*To be done:* Beginning at the line containing "In the image, which", output every line to the end of the data below exactly as it appears.

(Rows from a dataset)

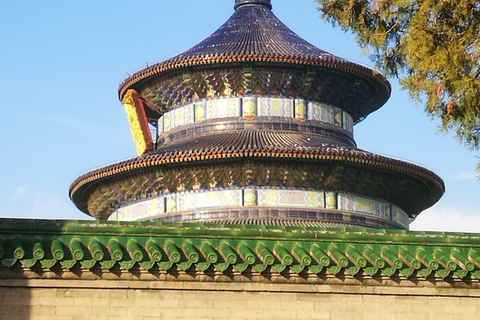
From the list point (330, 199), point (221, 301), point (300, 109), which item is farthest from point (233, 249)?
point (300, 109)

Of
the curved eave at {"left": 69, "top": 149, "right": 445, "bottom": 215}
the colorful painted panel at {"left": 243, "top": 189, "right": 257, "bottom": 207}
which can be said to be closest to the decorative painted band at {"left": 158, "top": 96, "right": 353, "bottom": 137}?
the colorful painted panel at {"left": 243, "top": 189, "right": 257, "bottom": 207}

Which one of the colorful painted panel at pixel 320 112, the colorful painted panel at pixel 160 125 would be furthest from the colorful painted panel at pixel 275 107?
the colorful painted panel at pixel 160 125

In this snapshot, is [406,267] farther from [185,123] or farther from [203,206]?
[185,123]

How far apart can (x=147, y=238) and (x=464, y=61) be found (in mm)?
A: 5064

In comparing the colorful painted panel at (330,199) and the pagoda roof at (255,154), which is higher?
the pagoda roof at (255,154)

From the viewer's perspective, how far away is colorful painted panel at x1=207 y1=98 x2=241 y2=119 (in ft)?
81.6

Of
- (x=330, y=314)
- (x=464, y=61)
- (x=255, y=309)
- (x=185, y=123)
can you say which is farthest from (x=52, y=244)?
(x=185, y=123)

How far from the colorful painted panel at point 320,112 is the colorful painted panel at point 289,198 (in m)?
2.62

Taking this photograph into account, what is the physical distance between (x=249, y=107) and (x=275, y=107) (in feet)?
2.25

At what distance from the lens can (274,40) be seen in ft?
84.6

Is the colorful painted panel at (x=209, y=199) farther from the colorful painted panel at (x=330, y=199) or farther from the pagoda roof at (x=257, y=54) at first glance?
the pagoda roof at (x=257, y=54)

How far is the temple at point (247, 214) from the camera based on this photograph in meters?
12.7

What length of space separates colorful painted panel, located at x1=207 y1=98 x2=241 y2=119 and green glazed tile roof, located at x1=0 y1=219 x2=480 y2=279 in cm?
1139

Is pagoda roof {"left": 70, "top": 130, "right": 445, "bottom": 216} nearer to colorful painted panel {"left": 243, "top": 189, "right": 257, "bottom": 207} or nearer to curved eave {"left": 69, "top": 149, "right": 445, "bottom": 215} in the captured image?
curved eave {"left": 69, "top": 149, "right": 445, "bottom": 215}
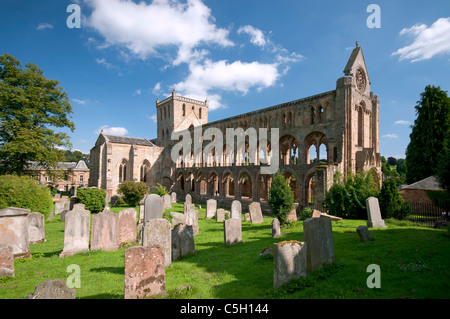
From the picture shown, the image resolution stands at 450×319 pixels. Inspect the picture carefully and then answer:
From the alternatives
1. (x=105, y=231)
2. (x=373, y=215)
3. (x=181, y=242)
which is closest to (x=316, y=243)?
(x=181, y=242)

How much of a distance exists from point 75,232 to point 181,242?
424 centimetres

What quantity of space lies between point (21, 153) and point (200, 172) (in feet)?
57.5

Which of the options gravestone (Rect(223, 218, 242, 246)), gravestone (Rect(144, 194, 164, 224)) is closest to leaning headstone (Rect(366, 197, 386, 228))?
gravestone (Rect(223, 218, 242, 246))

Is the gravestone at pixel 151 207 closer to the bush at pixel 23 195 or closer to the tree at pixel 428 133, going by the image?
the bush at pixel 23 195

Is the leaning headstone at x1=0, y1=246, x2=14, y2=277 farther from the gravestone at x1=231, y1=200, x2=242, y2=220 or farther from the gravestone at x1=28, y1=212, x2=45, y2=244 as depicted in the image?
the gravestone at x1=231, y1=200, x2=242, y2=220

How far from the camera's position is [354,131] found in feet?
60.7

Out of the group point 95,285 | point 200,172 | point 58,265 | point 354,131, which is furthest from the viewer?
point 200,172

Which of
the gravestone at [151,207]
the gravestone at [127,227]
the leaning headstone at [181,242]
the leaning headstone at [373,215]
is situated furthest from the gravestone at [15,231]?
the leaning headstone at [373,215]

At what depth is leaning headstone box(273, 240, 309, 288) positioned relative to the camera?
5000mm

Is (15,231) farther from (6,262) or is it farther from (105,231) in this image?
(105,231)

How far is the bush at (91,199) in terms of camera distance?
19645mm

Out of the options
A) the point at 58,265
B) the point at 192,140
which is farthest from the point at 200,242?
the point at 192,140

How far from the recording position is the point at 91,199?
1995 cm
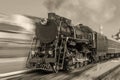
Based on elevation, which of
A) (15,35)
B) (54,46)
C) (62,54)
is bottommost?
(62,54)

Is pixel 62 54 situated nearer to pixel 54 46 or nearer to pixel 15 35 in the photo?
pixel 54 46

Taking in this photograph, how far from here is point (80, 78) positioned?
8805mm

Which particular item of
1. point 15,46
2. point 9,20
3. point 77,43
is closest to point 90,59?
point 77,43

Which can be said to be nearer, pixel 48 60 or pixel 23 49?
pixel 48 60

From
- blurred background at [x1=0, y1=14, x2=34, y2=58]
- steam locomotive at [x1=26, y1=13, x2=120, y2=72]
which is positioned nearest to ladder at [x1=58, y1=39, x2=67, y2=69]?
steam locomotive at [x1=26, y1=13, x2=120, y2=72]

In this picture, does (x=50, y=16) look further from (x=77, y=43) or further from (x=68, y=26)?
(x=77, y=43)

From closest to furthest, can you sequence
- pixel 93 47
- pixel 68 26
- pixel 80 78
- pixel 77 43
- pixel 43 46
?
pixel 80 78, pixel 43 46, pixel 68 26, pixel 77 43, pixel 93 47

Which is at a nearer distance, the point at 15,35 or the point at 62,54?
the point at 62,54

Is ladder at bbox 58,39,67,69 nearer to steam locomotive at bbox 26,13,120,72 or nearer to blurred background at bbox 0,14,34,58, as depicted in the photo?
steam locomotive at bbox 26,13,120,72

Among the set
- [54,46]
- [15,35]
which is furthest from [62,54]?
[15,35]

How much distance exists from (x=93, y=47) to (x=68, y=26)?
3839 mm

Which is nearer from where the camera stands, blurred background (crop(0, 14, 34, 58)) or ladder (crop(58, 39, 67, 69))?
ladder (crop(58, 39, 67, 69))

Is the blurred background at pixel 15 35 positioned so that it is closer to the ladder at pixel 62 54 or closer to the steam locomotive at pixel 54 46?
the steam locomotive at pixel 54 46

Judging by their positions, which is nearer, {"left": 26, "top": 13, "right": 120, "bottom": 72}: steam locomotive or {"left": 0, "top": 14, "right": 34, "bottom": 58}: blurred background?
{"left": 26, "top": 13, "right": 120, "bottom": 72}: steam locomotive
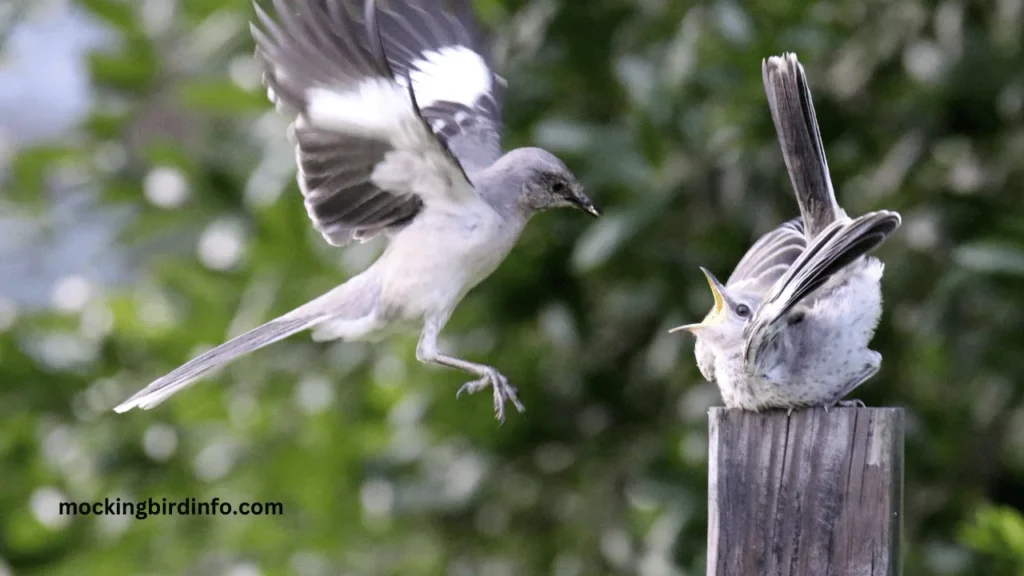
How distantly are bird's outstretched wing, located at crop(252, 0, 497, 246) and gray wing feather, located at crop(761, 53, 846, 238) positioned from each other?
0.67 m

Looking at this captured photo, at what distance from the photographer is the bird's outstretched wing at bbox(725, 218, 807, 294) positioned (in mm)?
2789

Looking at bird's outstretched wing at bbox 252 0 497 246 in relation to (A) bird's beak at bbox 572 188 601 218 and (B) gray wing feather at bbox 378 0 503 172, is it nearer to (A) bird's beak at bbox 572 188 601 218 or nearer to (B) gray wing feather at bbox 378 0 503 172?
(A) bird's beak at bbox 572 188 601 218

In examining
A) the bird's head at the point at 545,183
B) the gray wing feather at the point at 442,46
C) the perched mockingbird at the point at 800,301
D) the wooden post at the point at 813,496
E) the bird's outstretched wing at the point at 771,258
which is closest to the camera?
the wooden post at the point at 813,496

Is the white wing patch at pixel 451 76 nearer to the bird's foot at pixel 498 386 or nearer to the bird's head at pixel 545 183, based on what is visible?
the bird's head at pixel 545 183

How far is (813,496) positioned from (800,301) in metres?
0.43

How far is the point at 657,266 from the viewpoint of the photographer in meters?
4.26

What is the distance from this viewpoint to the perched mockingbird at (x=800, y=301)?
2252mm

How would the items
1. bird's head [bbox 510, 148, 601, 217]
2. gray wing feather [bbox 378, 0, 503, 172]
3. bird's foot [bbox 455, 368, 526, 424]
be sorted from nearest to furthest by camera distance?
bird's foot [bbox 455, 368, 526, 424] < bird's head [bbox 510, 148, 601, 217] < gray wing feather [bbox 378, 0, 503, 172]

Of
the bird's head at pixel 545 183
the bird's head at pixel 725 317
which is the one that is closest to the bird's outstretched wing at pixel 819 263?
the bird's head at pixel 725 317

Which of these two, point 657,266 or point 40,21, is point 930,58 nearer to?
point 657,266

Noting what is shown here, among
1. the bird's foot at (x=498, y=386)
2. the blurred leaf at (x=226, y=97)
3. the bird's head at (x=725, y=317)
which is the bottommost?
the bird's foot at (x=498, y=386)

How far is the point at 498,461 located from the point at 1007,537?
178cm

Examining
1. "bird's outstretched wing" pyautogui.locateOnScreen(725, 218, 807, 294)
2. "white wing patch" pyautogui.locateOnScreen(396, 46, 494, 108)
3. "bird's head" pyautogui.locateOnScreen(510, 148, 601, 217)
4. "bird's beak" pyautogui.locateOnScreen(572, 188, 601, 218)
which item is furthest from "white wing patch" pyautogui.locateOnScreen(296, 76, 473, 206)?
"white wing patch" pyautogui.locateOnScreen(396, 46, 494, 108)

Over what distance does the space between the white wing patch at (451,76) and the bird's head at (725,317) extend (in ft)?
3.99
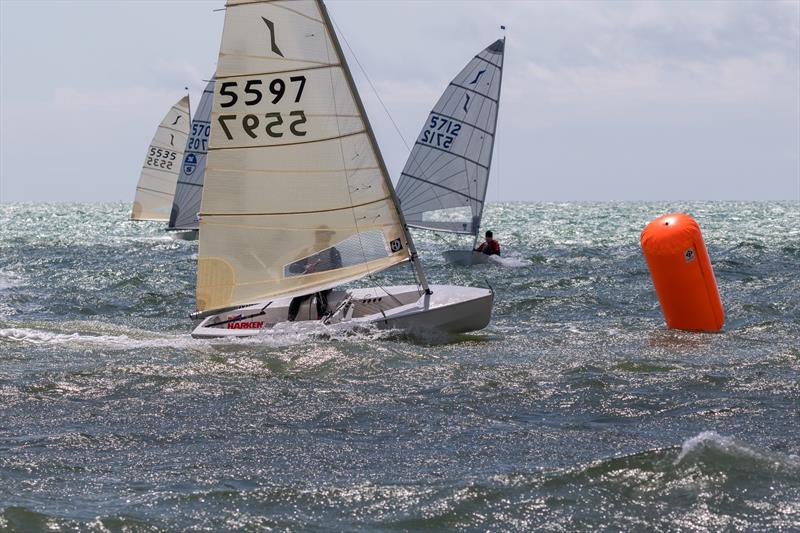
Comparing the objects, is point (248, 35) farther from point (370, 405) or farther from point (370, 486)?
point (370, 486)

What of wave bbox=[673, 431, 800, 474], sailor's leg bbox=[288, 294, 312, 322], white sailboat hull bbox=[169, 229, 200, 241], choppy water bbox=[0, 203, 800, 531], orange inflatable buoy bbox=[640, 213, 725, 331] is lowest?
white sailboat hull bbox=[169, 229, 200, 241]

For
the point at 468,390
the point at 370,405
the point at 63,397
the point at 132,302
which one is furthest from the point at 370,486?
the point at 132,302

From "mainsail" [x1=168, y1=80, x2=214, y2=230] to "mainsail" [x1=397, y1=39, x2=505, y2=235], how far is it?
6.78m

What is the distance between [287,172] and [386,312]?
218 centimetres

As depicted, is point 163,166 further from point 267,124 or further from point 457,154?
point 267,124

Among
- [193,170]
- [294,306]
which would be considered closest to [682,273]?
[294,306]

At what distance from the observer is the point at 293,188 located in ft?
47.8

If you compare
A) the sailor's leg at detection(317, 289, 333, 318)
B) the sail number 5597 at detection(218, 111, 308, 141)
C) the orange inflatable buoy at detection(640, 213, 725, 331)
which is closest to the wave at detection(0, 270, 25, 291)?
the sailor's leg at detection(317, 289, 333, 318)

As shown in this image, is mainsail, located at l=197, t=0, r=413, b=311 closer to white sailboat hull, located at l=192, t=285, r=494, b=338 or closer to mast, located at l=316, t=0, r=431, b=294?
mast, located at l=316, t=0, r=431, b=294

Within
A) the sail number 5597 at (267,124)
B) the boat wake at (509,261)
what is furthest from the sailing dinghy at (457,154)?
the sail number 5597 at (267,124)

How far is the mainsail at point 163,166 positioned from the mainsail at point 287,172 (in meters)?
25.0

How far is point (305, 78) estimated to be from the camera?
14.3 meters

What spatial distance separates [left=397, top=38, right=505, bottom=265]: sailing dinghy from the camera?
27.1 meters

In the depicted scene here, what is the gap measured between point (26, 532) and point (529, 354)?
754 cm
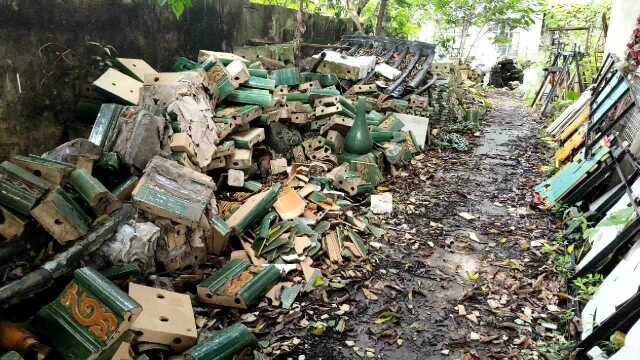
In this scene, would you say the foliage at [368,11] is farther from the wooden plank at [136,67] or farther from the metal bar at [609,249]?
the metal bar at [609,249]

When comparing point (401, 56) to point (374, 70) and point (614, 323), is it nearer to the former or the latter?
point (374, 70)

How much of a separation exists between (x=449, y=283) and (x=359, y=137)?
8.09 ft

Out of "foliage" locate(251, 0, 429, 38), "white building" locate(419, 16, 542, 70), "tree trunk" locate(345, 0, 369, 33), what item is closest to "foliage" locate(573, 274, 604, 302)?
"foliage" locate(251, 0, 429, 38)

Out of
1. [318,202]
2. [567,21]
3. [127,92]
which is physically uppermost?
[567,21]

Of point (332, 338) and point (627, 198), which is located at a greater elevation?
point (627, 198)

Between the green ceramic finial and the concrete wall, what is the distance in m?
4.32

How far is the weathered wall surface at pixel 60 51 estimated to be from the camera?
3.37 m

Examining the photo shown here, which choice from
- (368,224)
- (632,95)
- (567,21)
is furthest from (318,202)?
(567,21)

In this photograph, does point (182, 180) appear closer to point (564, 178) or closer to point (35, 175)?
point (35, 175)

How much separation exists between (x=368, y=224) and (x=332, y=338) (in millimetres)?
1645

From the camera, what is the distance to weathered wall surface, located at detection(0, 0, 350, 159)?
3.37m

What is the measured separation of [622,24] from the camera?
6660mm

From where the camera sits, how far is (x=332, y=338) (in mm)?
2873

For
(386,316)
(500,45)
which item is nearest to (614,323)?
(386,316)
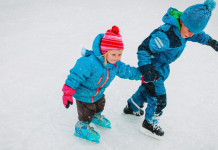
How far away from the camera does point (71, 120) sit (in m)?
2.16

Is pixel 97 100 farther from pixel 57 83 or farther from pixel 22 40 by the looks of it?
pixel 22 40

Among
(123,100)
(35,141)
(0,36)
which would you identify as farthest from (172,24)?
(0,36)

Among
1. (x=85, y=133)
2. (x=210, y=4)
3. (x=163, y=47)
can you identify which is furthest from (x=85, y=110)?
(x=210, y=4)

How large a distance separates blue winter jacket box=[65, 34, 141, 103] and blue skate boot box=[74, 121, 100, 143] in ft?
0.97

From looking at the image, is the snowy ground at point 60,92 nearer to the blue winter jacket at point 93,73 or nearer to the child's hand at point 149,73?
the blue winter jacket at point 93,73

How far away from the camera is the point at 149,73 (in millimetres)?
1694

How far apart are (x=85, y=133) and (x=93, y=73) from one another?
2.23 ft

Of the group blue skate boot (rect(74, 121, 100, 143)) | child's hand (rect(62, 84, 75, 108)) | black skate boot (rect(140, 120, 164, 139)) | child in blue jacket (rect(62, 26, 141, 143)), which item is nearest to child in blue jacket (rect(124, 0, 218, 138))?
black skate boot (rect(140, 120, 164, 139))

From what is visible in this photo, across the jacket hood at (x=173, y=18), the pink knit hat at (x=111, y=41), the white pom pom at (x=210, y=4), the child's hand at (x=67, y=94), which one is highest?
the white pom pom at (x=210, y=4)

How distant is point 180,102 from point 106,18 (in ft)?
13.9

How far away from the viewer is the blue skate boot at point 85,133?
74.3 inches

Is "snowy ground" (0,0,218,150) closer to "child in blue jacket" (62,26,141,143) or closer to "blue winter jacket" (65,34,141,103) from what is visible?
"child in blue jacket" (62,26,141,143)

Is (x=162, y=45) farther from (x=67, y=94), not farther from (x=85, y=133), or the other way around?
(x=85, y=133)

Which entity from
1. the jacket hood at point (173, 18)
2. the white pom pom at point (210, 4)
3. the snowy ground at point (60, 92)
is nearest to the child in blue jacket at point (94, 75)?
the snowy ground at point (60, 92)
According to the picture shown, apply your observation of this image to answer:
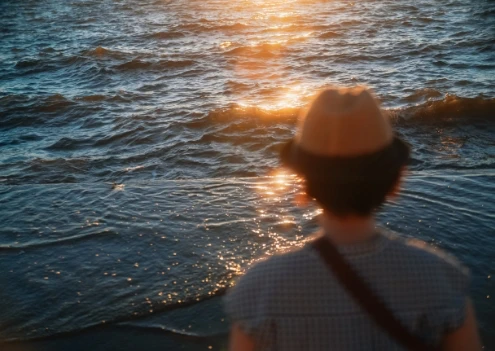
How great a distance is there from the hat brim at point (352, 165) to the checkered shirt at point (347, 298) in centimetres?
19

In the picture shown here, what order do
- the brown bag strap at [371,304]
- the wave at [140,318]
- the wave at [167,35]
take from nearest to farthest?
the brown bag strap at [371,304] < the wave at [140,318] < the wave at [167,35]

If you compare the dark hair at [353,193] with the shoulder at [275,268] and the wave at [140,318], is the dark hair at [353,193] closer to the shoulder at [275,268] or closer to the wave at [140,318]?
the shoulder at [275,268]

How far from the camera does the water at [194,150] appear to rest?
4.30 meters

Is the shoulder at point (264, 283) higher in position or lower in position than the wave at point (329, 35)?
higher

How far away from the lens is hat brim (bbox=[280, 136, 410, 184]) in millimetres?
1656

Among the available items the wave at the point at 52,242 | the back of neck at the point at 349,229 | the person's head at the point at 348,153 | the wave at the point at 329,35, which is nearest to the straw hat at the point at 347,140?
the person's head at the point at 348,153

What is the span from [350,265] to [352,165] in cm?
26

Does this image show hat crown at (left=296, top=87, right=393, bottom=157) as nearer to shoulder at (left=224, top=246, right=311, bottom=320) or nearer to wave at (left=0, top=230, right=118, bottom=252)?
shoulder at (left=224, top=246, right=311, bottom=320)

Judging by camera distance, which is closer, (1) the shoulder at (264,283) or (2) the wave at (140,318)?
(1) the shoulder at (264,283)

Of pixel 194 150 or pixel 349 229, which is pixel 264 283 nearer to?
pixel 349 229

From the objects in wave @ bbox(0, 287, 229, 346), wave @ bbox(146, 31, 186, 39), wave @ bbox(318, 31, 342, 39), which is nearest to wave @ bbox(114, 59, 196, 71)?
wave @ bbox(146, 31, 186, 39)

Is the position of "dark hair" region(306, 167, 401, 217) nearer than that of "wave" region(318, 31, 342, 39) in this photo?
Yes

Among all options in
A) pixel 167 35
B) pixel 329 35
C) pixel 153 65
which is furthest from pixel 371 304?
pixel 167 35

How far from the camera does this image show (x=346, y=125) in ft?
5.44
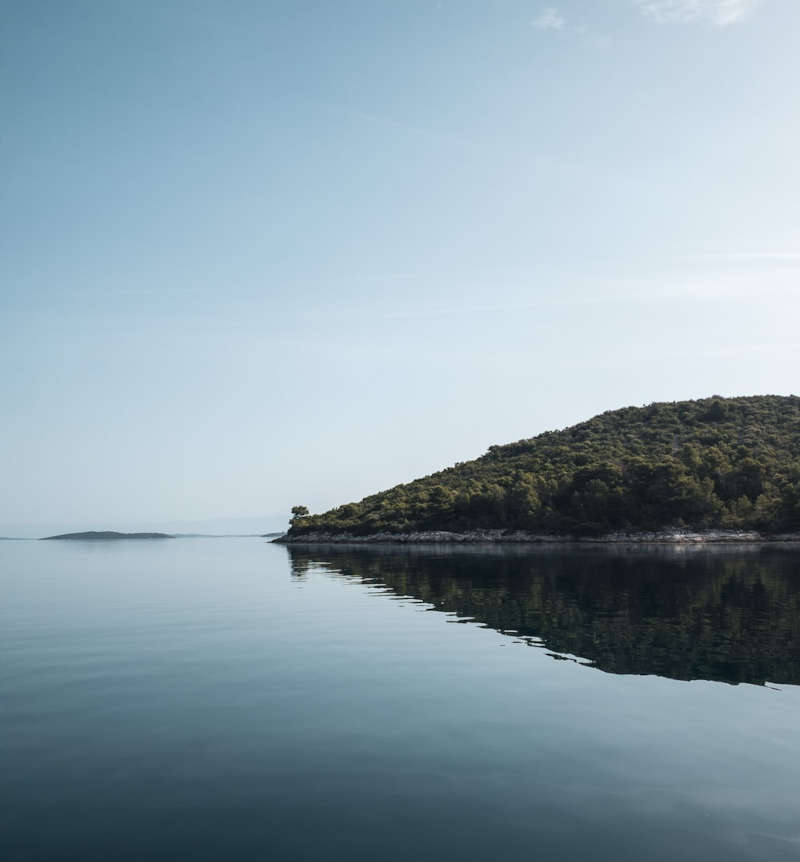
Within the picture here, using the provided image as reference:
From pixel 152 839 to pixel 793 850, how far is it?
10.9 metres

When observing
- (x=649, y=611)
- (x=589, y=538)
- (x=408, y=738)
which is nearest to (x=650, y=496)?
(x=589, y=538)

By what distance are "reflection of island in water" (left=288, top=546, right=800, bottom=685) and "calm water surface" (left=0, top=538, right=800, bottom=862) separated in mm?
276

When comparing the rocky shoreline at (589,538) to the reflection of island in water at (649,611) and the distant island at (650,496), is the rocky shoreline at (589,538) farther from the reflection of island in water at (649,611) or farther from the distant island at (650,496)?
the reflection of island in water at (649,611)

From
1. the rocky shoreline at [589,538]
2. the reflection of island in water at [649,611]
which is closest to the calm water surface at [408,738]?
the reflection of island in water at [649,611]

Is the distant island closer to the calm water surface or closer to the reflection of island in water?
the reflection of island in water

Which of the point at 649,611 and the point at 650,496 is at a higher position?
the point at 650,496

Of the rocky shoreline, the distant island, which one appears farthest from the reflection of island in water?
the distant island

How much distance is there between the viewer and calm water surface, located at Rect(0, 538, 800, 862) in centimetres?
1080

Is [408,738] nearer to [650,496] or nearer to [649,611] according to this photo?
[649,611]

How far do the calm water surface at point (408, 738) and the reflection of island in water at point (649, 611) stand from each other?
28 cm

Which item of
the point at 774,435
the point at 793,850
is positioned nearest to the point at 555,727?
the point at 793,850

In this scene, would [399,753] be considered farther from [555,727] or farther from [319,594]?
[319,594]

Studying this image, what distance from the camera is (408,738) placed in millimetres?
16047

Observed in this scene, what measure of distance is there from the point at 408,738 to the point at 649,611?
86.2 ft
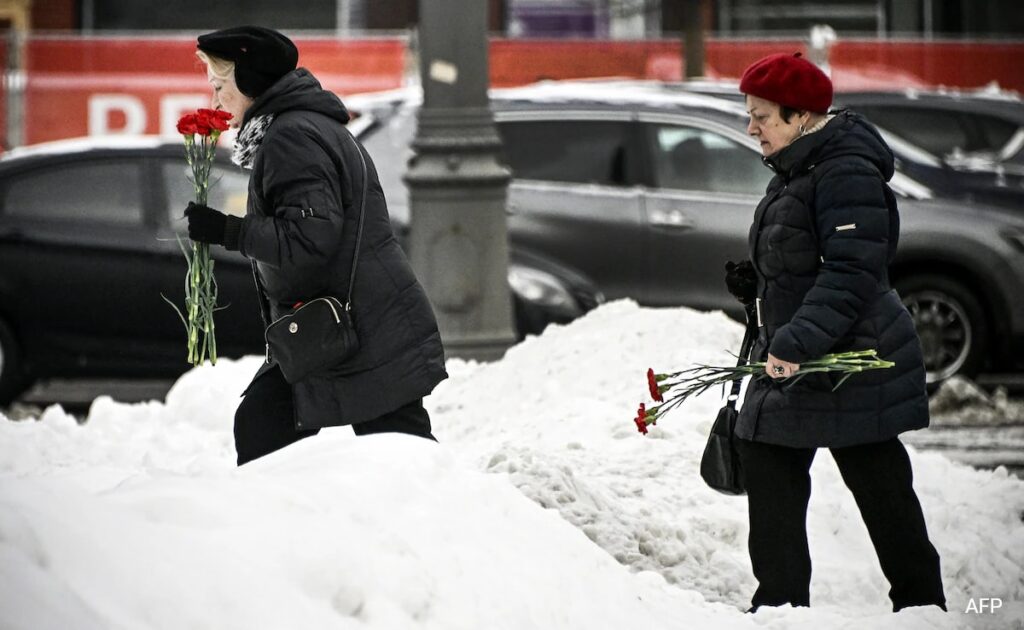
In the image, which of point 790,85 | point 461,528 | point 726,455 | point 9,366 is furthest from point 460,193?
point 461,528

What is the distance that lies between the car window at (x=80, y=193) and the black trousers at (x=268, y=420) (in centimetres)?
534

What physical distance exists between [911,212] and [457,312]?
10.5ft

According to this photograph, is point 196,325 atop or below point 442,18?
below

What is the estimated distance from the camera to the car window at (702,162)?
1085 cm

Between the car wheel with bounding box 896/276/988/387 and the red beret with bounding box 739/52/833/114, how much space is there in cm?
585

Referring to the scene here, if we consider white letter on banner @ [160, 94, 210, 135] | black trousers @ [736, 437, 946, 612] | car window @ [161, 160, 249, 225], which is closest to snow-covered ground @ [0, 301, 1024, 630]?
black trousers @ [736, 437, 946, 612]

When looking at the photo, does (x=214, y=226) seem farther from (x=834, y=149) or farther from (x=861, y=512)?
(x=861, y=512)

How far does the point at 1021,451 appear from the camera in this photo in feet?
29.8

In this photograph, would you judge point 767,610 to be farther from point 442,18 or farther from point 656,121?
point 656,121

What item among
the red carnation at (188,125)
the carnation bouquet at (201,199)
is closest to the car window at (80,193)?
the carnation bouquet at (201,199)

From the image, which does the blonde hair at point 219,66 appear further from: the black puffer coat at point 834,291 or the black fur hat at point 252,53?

*Solution below:*
In the image, which of point 790,85 | point 461,528 | point 726,455 | point 9,366 is furthest from point 460,193?
point 461,528

What is the distance that lies between the car window at (x=80, y=193) and the black trousers at (x=268, y=420) (in centimetres)?
534

What physical distance exists between [911,212] and [457,312]?
10.5ft

According to this photograph, is point 196,325 atop or below point 442,18?
below

What is the estimated distance from the camera to the car window at (702,162)?
1085 cm

Between the car wheel with bounding box 896/276/988/387 and the red beret with bounding box 739/52/833/114, how much space is there in cm?
585

Referring to the scene here, if we consider white letter on banner @ [160, 94, 210, 135] | black trousers @ [736, 437, 946, 612] | car window @ [161, 160, 249, 225], which is closest to snow-covered ground @ [0, 301, 1024, 630]?
black trousers @ [736, 437, 946, 612]

When looking at the photo, does (x=214, y=226) seem farther from (x=834, y=149) or farther from (x=861, y=512)?
(x=861, y=512)

How far does the point at 1021,451 appear from the camera in this photo in feet?
29.8

In this photograph, would you judge point 767,610 to be farther from point 442,18 or farther from point 656,121?
point 656,121

What item among
the red carnation at (188,125)
the carnation bouquet at (201,199)
is closest to the car window at (80,193)?
the carnation bouquet at (201,199)

From the image, which does the blonde hair at point 219,66 appear further from: the black puffer coat at point 834,291 or the black fur hat at point 252,53?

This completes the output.